Bill targets human trafficking

WARREN – Area officials are continuing the fight against human trafficking in the Mahoning Valley.

More than a year after eight Warren massage parlors were raided by state authorities and subsequently closed by the city, leaders of the North East Ohio Coalition on Rescue and Restore gathered at the former site of the Gemini Health Spa in Warren to discuss the current state of anti-human trafficking efforts.

NEOCORR officials were joined by state Rep. Tom Letson and state Sens. Joe Schiavoni and Capri Cafaro, who discussed the current human trafficking bill, Ohio House Bill 130, which has until the end of the month to be passed before the Ohio legislature goes on summer recess.

The bill would extend the period during which a prosecution for human trafficking must begin from six to 20 years as well as allow additional measures to protect the victims of human trafficking, including allowing the victims to testify via a closed-circuit television.

“Not victimizing the victims is the thrust of this, and I’m proud to be a part of it,” Letson said.

Cafaro said the idea is to get victims to come forward without fear as well as to prosecute the perpetrators of the crime to the fullest extent of the law. She stressed the importance of working with local law enforcement as well as employing the “if you see something, say something” motto.

Cafaro recently reported suspicious activity at a local nail salon, but wouldn’t disclose the name or location of the business.

“This isn’t just about the sex trafficking. It’s also about labor trafficking … it’s not just an international clientelle that’s being trafficked,” she said, citing restaurants and farms as potential offenders, and the importance of being able to spot suspicious activity.

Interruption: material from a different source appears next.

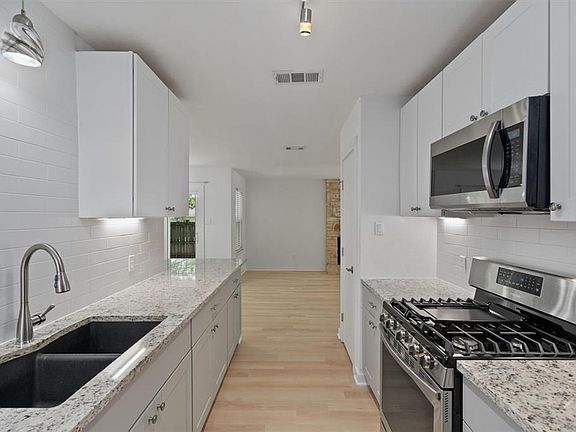 3rd image of 8907 Creekmont Cv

Letson said many times, large groups of people are brought to the area and are not paid a living wage for their work or are told by their employer that they owe them for transportation and other expenses.

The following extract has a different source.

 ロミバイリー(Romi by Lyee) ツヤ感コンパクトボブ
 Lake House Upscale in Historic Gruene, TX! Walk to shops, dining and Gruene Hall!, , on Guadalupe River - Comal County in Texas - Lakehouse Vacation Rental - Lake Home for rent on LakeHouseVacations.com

“It’s a debt that they can never pay off,” he said.

“It’s a complex issue. Human trafficking affects more domestic women and citizens than it does internationally. It’s not just in large cities … it’s going on all around the country,” Schiavoni said.

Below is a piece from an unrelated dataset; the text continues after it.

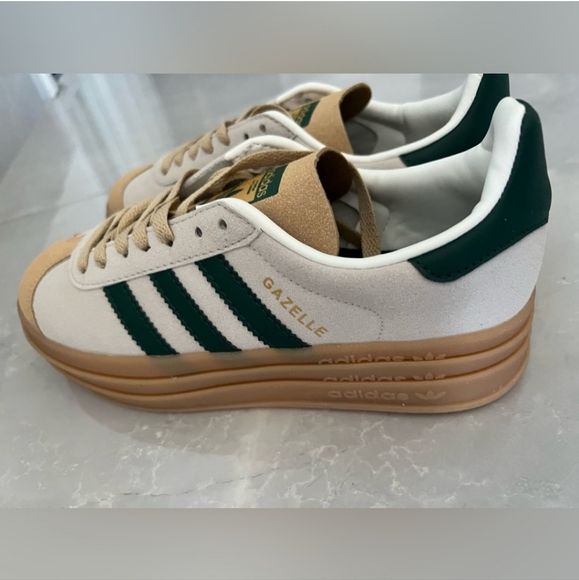 Adidas Vintage sneakers size: 7.5 - Picture 3 of 3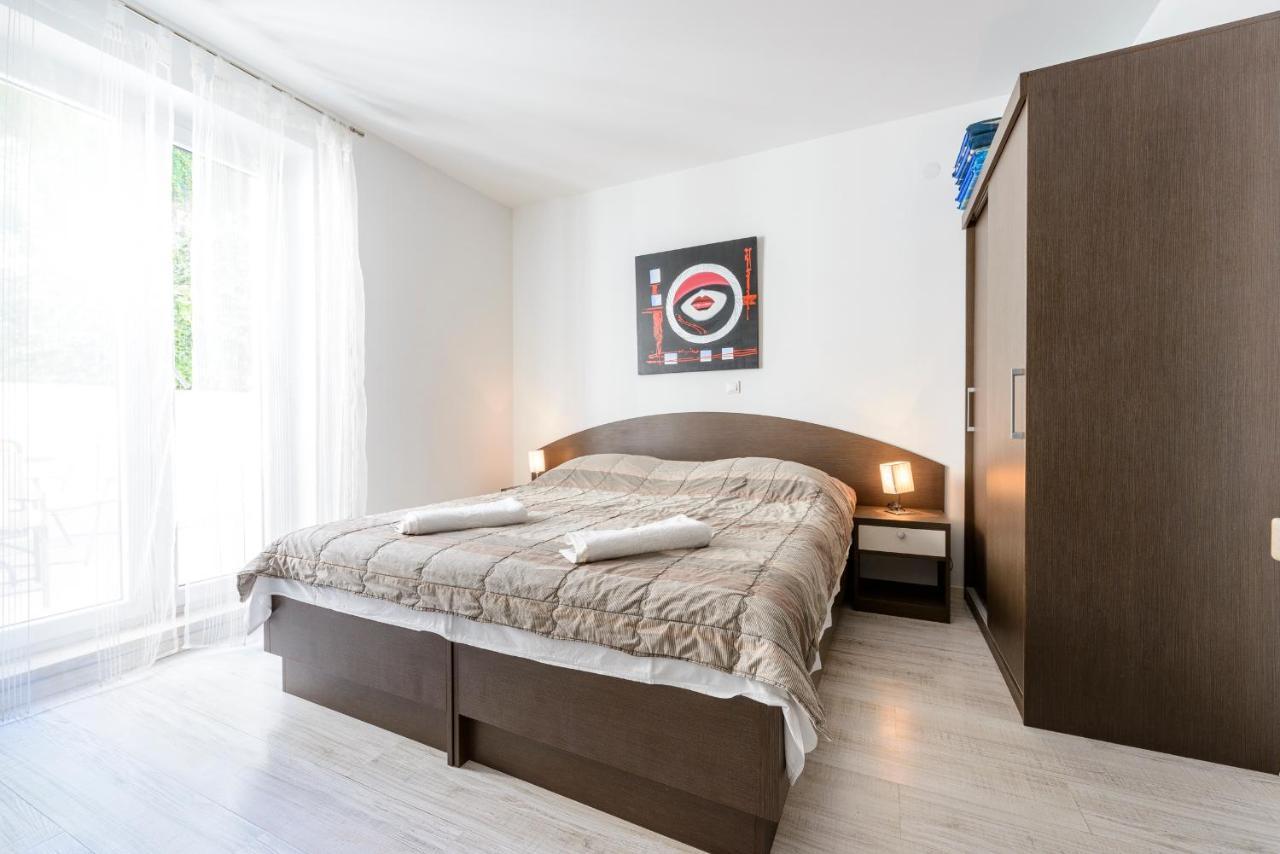 קאבטאט Apartments Niko מראה חיצוני תמונה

Letson said the trafficking problem in the Mahoning Valley is largely due to what he called a fortuitous mixture of roadways and exits at crossroads, which actually benefit area manufacturing.

“It’s easy on, easy off. Nobody will know I’ve been here, and I’m an hour away from home,” he said.

Letson also warned of the susceptibility of young people to being groomed into human trafficking without realizing it until it’s too late.

“A young man will woo a girl for months,” he said, or a young woman may be approached about a potential modeling job and move out of the state only to find herself the victim of prostitution a month later. “They just don’t know they’re being groomed,” he said.